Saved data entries
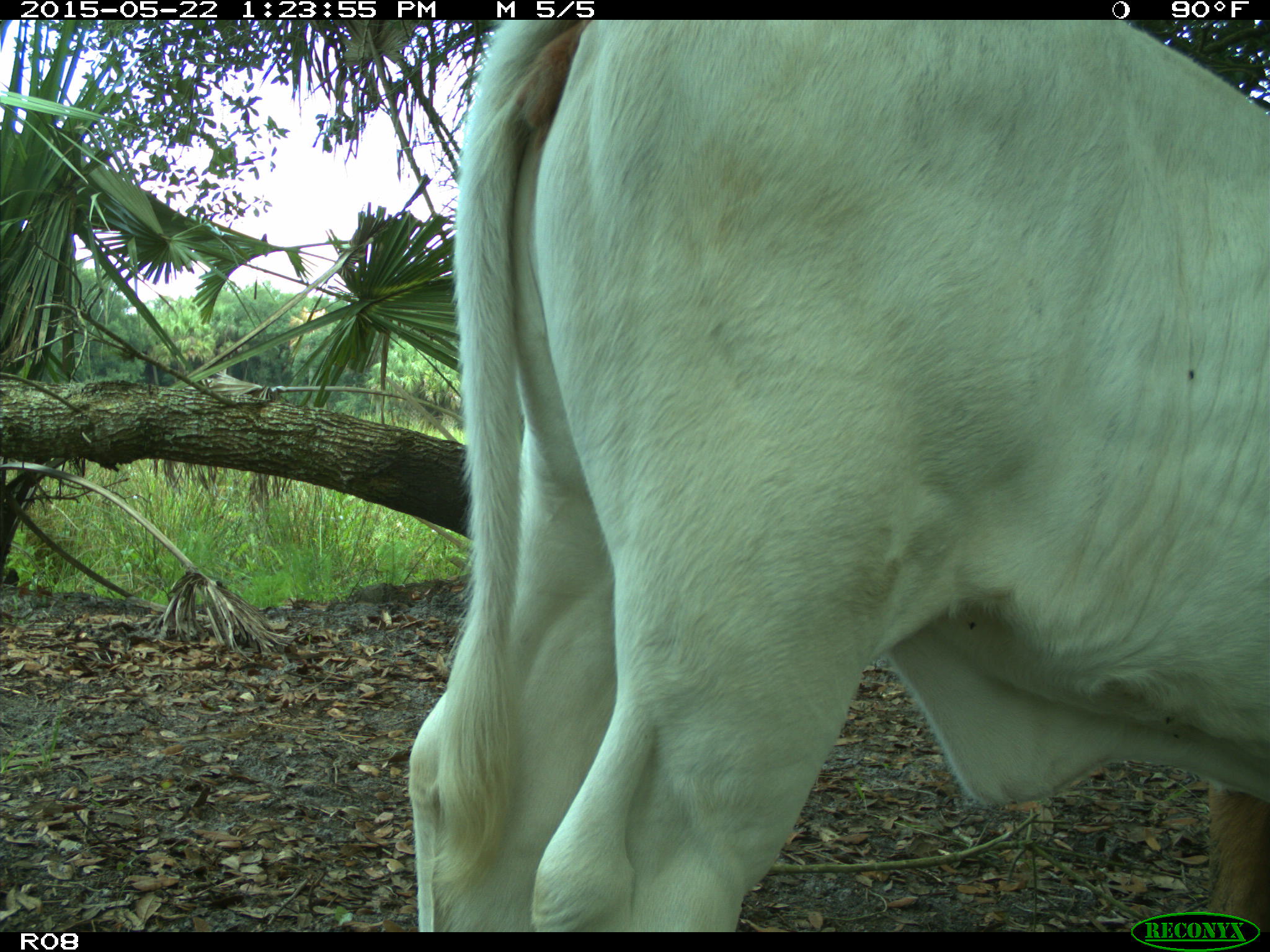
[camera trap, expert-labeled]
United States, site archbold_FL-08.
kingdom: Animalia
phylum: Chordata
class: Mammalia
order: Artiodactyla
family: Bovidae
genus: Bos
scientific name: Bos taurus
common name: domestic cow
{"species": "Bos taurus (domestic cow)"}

Problem to work on
Every line of the records above should be copied exactly, while the pictures are left behind.

Exercise answer
[camera trap, expert-labeled]
United States, site archbold_FL-08.
kingdom: Animalia
phylum: Chordata
class: Mammalia
order: Artiodactyla
family: Bovidae
genus: Bos
scientific name: Bos taurus
common name: domestic cow
{"species": "Bos taurus (domestic cow)"}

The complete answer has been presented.